ACTION ITEM | Quote every line below exactly as it reads.

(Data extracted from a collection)
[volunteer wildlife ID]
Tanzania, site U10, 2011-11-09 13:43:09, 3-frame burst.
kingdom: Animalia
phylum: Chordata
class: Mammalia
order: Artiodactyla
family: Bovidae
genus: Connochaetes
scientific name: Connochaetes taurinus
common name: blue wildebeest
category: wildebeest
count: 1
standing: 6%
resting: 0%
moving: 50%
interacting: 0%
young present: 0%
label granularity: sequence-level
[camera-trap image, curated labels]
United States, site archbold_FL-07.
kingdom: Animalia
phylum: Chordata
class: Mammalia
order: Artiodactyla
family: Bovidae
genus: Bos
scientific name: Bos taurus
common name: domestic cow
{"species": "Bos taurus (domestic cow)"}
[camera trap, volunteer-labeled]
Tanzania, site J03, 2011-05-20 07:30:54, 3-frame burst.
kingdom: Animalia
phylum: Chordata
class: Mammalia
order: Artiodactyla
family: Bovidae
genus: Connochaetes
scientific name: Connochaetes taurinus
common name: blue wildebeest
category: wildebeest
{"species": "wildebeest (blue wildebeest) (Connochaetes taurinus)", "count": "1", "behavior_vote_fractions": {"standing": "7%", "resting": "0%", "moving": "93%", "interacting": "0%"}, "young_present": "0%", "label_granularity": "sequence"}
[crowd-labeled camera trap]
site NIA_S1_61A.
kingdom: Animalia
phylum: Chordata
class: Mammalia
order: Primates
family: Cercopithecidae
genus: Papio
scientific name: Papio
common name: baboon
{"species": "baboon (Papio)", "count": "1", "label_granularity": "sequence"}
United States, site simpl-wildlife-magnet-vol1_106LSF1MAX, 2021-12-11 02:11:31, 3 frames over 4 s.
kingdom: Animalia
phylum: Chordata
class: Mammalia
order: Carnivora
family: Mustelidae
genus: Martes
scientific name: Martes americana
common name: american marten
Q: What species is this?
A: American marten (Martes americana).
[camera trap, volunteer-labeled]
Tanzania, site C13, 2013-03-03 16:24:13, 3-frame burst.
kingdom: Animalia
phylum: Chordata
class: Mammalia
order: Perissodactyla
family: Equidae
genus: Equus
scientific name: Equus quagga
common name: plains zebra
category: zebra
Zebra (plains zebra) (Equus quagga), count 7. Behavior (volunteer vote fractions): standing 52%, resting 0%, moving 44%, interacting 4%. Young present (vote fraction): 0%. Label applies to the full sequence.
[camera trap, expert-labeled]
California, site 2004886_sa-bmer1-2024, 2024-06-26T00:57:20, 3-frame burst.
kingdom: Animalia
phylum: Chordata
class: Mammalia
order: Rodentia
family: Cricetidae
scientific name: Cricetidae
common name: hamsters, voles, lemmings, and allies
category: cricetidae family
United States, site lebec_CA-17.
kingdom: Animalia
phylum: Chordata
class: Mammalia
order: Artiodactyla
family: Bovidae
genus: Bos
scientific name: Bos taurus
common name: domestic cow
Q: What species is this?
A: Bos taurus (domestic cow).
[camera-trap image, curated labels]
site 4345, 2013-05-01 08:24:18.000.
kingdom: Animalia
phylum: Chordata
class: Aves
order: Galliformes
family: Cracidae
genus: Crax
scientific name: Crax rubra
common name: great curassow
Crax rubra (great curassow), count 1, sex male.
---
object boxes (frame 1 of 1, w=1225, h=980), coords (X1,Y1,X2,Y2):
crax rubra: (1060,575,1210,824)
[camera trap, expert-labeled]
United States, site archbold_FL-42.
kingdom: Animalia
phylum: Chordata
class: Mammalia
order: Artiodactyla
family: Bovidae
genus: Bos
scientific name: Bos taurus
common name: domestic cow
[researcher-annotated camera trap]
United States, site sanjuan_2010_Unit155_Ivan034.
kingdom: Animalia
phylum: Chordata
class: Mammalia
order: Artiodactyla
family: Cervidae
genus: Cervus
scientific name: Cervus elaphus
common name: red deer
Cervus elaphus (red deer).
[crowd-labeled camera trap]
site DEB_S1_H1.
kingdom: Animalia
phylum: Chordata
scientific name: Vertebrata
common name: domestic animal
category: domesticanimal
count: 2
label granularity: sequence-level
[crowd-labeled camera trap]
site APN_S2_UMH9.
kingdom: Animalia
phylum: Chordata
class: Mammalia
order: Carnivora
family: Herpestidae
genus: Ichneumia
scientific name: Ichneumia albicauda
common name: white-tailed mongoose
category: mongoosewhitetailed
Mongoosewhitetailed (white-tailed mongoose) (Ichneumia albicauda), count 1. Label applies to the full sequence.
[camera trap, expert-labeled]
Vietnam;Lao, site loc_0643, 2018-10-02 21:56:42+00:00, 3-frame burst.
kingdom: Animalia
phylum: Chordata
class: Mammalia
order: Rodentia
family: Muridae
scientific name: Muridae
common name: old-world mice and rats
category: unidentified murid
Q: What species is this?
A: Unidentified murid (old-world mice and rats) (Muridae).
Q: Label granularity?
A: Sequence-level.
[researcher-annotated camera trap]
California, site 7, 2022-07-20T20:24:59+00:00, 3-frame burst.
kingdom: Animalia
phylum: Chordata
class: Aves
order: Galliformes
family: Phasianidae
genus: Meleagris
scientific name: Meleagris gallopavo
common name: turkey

PROBLEM SOLUTION |
[volunteer wildlife ID]
Tanzania, site U10, 2011-11-09 13:43:09, 3-frame burst.
kingdom: Animalia
phylum: Chordata
class: Mammalia
order: Artiodactyla
family: Bovidae
genus: Connochaetes
scientific name: Connochaetes taurinus
common name: blue wildebeest
category: wildebeest
count: 1
standing: 6%
resting: 0%
moving: 50%
interacting: 0%
young present: 0%
label granularity: sequence-level
[camera-trap image, curated labels]
United States, site archbold_FL-07.
kingdom: Animalia
phylum: Chordata
class: Mammalia
order: Artiodactyla
family: Bovidae
genus: Bos
scientific name: Bos taurus
common name: domestic cow
{"species": "Bos taurus (domestic cow)"}
[camera trap, volunteer-labeled]
Tanzania, site J03, 2011-05-20 07:30:54, 3-frame burst.
kingdom: Animalia
phylum: Chordata
class: Mammalia
order: Artiodactyla
family: Bovidae
genus: Connochaetes
scientific name: Connochaetes taurinus
common name: blue wildebeest
category: wildebeest
{"species": "wildebeest (blue wildebeest) (Connochaetes taurinus)", "count": "1", "behavior_vote_fractions": {"standing": "7%", "resting": "0%", "moving": "93%", "interacting": "0%"}, "young_present": "0%", "label_granularity": "sequence"}
[crowd-labeled camera trap]
site NIA_S1_61A.
kingdom: Animalia
phylum: Chordata
class: Mammalia
order: Primates
family: Cercopithecidae
genus: Papio
scientific name: Papio
common name: baboon
{"species": "baboon (Papio)", "count": "1", "label_granularity": "sequence"}
United States, site simpl-wildlife-magnet-vol1_106LSF1MAX, 2021-12-11 02:11:31, 3 frames over 4 s.
kingdom: Animalia
phylum: Chordata
class: Mammalia
order: Carnivora
family: Mustelidae
genus: Martes
scientific name: Martes americana
common name: american marten
Q: What species is this?
A: American marten (Martes americana).
[camera trap, volunteer-labeled]
Tanzania, site C13, 2013-03-03 16:24:13, 3-frame burst.
kingdom: Animalia
phylum: Chordata
class: Mammalia
order: Perissodactyla
family: Equidae
genus: Equus
scientific name: Equus quagga
common name: plains zebra
category: zebra
Zebra (plains zebra) (Equus quagga), count 7. Behavior (volunteer vote fractions): standing 52%, resting 0%, moving 44%, interacting 4%. Young present (vote fraction): 0%. Label applies to the full sequence.
[camera trap, expert-labeled]
California, site 2004886_sa-bmer1-2024, 2024-06-26T00:57:20, 3-frame burst.
kingdom: Animalia
phylum: Chordata
class: Mammalia
order: Rodentia
family: Cricetidae
scientific name: Cricetidae
common name: hamsters, voles, lemmings, and allies
category: cricetidae family
United States, site lebec_CA-17.
kingdom: Animalia
phylum: Chordata
class: Mammalia
order: Artiodactyla
family: Bovidae
genus: Bos
scientific name: Bos taurus
common name: domestic cow
Q: What species is this?
A: Bos taurus (domestic cow).
[camera-trap image, curated labels]
site 4345, 2013-05-01 08:24:18.000.
kingdom: Animalia
phylum: Chordata
class: Aves
order: Galliformes
family: Cracidae
genus: Crax
scientific name: Crax rubra
common name: great curassow
Crax rubra (great curassow), count 1, sex male.
---
object boxes (frame 1 of 1, w=1225, h=980), coords (X1,Y1,X2,Y2):
crax rubra: (1060,575,1210,824)
[camera trap, expert-labeled]
United States, site archbold_FL-42.
kingdom: Animalia
phylum: Chordata
class: Mammalia
order: Artiodactyla
family: Bovidae
genus: Bos
scientific name: Bos taurus
common name: domestic cow
[researcher-annotated camera trap]
United States, site sanjuan_2010_Unit155_Ivan034.
kingdom: Animalia
phylum: Chordata
class: Mammalia
order: Artiodactyla
family: Cervidae
genus: Cervus
scientific name: Cervus elaphus
common name: red deer
Cervus elaphus (red deer).
[crowd-labeled camera trap]
site DEB_S1_H1.
kingdom: Animalia
phylum: Chordata
scientific name: Vertebrata
common name: domestic animal
category: domesticanimal
count: 2
label granularity: sequence-level
[crowd-labeled camera trap]
site APN_S2_UMH9.
kingdom: Animalia
phylum: Chordata
class: Mammalia
order: Carnivora
family: Herpestidae
genus: Ichneumia
scientific name: Ichneumia albicauda
common name: white-tailed mongoose
category: mongoosewhitetailed
Mongoosewhitetailed (white-tailed mongoose) (Ichneumia albicauda), count 1. Label applies to the full sequence.
[camera trap, expert-labeled]
Vietnam;Lao, site loc_0643, 2018-10-02 21:56:42+00:00, 3-frame burst.
kingdom: Animalia
phylum: Chordata
class: Mammalia
order: Rodentia
family: Muridae
scientific name: Muridae
common name: old-world mice and rats
category: unidentified murid
Q: What species is this?
A: Unidentified murid (old-world mice and rats) (Muridae).
Q: Label granularity?
A: Sequence-level.
[researcher-annotated camera trap]
California, site 7, 2022-07-20T20:24:59+00:00, 3-frame burst.
kingdom: Animalia
phylum: Chordata
class: Aves
order: Galliformes
family: Phasianidae
genus: Meleagris
scientific name: Meleagris gallopavo
common name: turkey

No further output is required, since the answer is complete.